Before I left the States I was having dinner with Matt and Liz, two friends who run the progressive Christian blog www,saltproject.org, and I asked for some advice.

I knew we would be in a lot of churches and we’d be seeing a lot of crucifixes and pietas. Not just bare wooden crosses, but dead, wounded Jesuses lit for effect.

How might I think about this image?

How might I explain it to my daughter? ...and how to compare it to the iconic image of the Buddha sitting in meditation which is the primary religious image Willa Marie has grown up with?

Their answer was helpful. It didn’t touch on the question of Christ dying for humanity’s sins but on hope.

Violence, terrible violence, occurs every day. Christ on the cross brings that reality - humanity’s worst acts of violence - into places of worship.

In church after church, museum after museum, we see mothers and friends grieving; a son and a leader taken from them by state-sanctioned violence.

People gather and grieve and lay him across their lap showing the world this beautiful boy’s limp and tortured body.

And god is there. And in that ending a beginning. In that moment of total despair hope arises, light shines. A movement begins and an empire changes and then it falls.

Out of darkness, light. Out of despair, hope.

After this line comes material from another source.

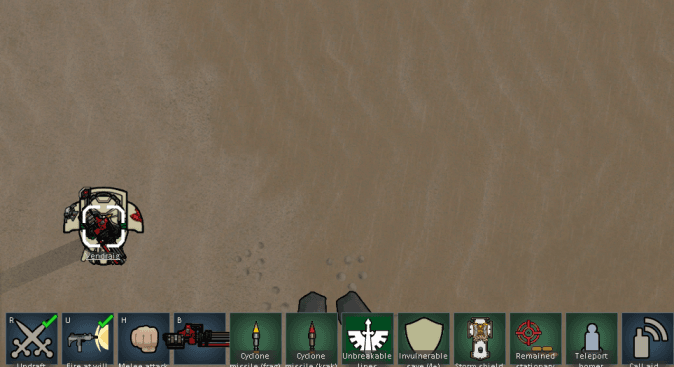 Screenshot 6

Out of violence, peace.

It’s a different, and for me, very helpful way to see the image.

Of course, it is not lost on me that since the crucifixion elements of the Christian church have been behind some of the most egregious forms of state sponsored violence in history.

But I’m indebted to Matt and Liz for helping me be lifted up, rather dragged down, again and again as we've walked into churches and seen crucifix after crucifix.